Assuming my test was accurate, can I expect performance to be as as snappy on a production server, with, say, 200 users concurrently reading from and writing to this table?
I assume InnoDB would be best?
That depends on the storage engine you're going to use and what's the read/write ratio.
InnoDB will be better if there are lot of writes. If it's reads with very occasional write, MyISAM might be faster. MyISAM uses table level locking, so it locks up whole table whenever you need to update. InnoDB uses row level locking, so you can have concurrent updates on different rows.
InnoDB is definitely safer, so I'd stick with it anyhow.
BTW. remember that right now RAM is very cheap, so buy a lot.
Depends on any number of factors:
Server hardware (Especially RAM)
Server configuration
Data size
Number of indexes and index size
Storage engine
Writer/reader ratio
I wouldn't expect it to scale that well. More importantly, this kind of thing is to important to speculate about. Benchmark it and see for yourself.
Regarding storage engine, I wouldn't dare to use anything but InnoDB for a table of that size that is both read and written to. If you run any write query that isn't a primitive insert or single row update you'll end up locking the table using MyISAM, which yields terrible performance as a result.
There's no reason that MySql couldn't handle that kind of load without any significant issues. There are a number of other variables involved though (otherwise, it's a 'how long is a piece of string' question). Personally, I've had a number of tables in various databases that are well beyond that range.
How large is each record (on average)
How much RAM does the database server have - and how much is allocated to the various configurations of Mysql/InnoDB.
A default configuration may only allow for a default 8MB buffer between disk and client (which might work fine for a single user) - but trying to fit a 6GB+ database through that is doomed to failure. That problem was real btw - and was causing several crashes a day of a database/website till I was brought in to trouble-shoot it.
If you are likely to do a great deal more with that database, I'd recommend getting someone with a little more experience, or at least oing what you can to be able to give it some optimisations. Reading 'High Performance MySQL, 2nd Edition' is a good start, as is looking at some tools like Maatkit.
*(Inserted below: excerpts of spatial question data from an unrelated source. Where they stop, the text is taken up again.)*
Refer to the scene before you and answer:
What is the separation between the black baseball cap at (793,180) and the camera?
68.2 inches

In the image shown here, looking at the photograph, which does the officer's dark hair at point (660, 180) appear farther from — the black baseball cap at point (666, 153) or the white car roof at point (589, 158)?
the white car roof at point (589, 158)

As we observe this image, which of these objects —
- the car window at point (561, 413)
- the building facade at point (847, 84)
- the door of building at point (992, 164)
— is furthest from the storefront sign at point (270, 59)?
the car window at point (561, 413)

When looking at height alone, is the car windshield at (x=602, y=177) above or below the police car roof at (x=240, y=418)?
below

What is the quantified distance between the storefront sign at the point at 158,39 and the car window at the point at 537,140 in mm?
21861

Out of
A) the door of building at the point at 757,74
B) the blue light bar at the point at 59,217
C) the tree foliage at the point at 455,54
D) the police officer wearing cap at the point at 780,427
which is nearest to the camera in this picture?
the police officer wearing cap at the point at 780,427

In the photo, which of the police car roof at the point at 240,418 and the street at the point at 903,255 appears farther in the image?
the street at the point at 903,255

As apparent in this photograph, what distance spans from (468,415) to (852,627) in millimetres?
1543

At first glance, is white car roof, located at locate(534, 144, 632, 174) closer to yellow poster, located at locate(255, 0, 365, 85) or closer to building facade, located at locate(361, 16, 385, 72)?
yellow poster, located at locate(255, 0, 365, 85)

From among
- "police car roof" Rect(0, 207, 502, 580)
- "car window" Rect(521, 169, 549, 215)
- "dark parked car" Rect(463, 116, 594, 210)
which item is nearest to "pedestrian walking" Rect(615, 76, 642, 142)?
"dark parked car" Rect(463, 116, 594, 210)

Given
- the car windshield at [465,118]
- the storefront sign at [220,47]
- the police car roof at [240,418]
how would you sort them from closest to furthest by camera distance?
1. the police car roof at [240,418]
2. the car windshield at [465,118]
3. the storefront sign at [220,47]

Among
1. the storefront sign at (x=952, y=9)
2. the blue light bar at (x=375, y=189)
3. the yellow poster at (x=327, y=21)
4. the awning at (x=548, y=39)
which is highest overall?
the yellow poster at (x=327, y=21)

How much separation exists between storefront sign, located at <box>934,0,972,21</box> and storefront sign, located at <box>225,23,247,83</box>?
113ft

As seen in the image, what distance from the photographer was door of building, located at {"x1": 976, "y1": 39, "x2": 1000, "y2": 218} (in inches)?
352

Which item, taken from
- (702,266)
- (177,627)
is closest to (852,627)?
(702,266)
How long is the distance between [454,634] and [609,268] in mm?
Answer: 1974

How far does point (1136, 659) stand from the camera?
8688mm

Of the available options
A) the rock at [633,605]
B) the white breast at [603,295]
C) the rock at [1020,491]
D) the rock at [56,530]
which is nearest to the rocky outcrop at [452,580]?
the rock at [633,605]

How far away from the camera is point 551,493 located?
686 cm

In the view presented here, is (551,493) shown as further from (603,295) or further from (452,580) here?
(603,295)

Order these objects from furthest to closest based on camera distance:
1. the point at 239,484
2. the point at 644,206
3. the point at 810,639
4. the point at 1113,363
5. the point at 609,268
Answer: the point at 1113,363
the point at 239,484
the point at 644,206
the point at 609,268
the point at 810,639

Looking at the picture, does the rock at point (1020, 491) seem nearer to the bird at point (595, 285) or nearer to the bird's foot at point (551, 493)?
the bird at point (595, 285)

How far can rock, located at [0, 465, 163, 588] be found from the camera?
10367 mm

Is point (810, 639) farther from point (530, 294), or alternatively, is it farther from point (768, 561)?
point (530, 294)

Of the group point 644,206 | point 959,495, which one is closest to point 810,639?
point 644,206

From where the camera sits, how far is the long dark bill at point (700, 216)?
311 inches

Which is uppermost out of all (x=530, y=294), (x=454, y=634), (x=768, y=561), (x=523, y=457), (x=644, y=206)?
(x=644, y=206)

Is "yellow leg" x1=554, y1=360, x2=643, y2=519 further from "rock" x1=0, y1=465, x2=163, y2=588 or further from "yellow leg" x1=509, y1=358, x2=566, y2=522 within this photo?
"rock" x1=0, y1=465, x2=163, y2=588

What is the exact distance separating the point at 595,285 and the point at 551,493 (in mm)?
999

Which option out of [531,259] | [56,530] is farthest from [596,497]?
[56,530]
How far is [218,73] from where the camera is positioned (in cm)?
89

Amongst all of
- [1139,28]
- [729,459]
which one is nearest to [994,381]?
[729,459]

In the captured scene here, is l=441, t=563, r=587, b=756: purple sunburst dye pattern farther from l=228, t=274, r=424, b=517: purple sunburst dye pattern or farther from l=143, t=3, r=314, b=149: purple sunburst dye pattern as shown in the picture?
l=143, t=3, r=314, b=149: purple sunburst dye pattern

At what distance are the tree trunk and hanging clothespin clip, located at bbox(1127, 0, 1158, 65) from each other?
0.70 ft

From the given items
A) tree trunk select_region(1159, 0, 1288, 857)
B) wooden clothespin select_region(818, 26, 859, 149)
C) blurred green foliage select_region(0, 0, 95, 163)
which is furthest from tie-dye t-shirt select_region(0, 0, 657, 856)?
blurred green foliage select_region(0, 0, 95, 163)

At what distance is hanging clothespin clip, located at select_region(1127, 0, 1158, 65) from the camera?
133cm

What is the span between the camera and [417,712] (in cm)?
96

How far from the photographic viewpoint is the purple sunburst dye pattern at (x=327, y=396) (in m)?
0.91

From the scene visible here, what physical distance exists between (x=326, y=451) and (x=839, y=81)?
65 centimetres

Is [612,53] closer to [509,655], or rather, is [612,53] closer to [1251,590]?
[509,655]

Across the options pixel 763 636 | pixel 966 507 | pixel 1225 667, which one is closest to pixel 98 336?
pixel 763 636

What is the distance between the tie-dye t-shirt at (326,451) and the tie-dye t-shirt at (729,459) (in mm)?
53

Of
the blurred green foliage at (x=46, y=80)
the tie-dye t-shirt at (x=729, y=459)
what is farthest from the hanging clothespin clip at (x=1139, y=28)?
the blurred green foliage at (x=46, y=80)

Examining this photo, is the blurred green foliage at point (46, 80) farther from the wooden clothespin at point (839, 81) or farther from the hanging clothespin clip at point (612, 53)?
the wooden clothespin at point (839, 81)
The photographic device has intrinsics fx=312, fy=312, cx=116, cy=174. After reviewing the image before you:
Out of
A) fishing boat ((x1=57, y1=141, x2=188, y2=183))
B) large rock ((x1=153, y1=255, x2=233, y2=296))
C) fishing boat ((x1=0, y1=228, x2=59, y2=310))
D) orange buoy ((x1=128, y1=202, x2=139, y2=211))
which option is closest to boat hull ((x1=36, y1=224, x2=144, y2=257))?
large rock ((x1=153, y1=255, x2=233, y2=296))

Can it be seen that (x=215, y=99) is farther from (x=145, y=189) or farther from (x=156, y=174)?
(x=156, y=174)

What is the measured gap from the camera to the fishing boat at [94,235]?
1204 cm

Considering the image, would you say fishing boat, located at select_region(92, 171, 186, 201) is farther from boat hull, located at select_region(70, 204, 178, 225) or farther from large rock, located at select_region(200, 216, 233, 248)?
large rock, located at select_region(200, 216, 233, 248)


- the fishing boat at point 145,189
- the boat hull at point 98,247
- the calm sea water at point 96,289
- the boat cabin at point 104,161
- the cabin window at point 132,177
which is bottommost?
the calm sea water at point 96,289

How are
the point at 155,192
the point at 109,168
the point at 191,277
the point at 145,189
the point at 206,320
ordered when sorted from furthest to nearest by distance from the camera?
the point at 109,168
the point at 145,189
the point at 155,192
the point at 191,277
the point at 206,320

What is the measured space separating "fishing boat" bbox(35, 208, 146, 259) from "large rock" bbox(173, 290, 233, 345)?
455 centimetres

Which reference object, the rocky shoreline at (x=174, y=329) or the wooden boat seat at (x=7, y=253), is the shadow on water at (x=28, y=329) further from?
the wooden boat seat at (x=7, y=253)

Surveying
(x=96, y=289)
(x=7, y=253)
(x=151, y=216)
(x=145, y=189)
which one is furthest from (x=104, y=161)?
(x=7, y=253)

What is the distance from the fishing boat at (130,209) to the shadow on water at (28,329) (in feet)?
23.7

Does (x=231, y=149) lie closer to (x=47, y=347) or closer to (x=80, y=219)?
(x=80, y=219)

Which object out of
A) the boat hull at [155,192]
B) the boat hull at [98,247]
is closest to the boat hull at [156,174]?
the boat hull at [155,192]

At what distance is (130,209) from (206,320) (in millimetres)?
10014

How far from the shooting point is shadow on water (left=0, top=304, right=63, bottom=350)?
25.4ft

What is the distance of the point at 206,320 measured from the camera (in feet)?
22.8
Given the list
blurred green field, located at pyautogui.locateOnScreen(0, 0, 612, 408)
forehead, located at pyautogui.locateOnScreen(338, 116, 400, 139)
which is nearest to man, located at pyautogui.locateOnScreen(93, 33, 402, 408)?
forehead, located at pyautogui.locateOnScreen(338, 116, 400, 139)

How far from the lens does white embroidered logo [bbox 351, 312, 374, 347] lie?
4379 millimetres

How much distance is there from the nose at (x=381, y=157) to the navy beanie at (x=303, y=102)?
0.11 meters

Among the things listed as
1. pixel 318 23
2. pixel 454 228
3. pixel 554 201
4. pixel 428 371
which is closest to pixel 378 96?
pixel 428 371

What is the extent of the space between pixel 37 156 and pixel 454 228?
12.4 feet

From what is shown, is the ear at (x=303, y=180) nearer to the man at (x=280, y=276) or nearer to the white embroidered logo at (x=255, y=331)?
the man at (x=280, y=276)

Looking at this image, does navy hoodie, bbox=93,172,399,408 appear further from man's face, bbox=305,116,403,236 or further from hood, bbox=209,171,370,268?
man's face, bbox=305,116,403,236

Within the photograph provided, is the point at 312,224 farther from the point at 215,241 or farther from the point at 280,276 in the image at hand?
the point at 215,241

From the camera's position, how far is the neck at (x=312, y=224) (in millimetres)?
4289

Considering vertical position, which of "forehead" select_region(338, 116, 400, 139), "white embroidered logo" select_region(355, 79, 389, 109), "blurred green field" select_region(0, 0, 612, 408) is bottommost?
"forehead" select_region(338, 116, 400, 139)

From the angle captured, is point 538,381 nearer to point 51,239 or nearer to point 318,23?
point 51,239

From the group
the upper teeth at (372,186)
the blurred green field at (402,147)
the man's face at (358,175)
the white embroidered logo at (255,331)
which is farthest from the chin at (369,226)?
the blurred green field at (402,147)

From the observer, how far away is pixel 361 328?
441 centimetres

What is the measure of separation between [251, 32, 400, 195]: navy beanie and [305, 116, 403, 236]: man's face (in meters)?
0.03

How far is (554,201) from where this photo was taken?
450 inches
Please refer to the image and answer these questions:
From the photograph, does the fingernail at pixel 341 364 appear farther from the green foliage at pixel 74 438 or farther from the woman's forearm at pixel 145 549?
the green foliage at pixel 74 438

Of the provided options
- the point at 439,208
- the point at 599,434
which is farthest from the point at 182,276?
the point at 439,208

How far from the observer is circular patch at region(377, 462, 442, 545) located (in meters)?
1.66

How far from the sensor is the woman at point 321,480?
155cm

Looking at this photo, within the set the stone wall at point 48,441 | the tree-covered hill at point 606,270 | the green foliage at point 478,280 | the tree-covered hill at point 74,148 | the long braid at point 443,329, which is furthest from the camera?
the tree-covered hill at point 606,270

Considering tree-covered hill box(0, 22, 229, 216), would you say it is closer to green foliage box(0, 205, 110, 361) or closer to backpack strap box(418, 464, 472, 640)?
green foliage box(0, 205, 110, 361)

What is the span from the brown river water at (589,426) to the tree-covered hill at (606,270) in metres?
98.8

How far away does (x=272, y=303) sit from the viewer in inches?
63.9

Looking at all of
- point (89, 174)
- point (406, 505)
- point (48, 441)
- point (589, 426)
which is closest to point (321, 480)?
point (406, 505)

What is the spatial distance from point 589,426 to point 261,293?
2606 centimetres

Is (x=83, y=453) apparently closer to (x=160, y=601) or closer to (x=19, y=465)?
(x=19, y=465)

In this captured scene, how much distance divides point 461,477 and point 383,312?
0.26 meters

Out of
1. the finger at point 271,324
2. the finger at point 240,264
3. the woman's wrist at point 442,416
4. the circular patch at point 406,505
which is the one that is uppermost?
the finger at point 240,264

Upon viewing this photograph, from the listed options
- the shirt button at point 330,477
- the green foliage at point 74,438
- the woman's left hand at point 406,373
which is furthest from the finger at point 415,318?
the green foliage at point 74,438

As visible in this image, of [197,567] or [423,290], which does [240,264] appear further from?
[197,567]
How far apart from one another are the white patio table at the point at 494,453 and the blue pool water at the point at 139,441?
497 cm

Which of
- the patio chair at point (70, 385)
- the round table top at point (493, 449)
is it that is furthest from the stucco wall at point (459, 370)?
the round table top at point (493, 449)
As long as your schema design and DAL are constructed well enough, you understand query optimization inside out, can adjust all the server configuration settings at a professional level, and have "enough" hardware properly configured, yes (except for sufficiently pathological cases).
Same answer both engines.
You should probably perform a load test to verify, but as long as the index was created properly (meaning indexes are optimized to your query statements), the SELECT queries should perform at an acceptable speed (the INSERTS and/or UPDATES may be more of a speed issue though depending on how many indexes you have, and how large the indexes get).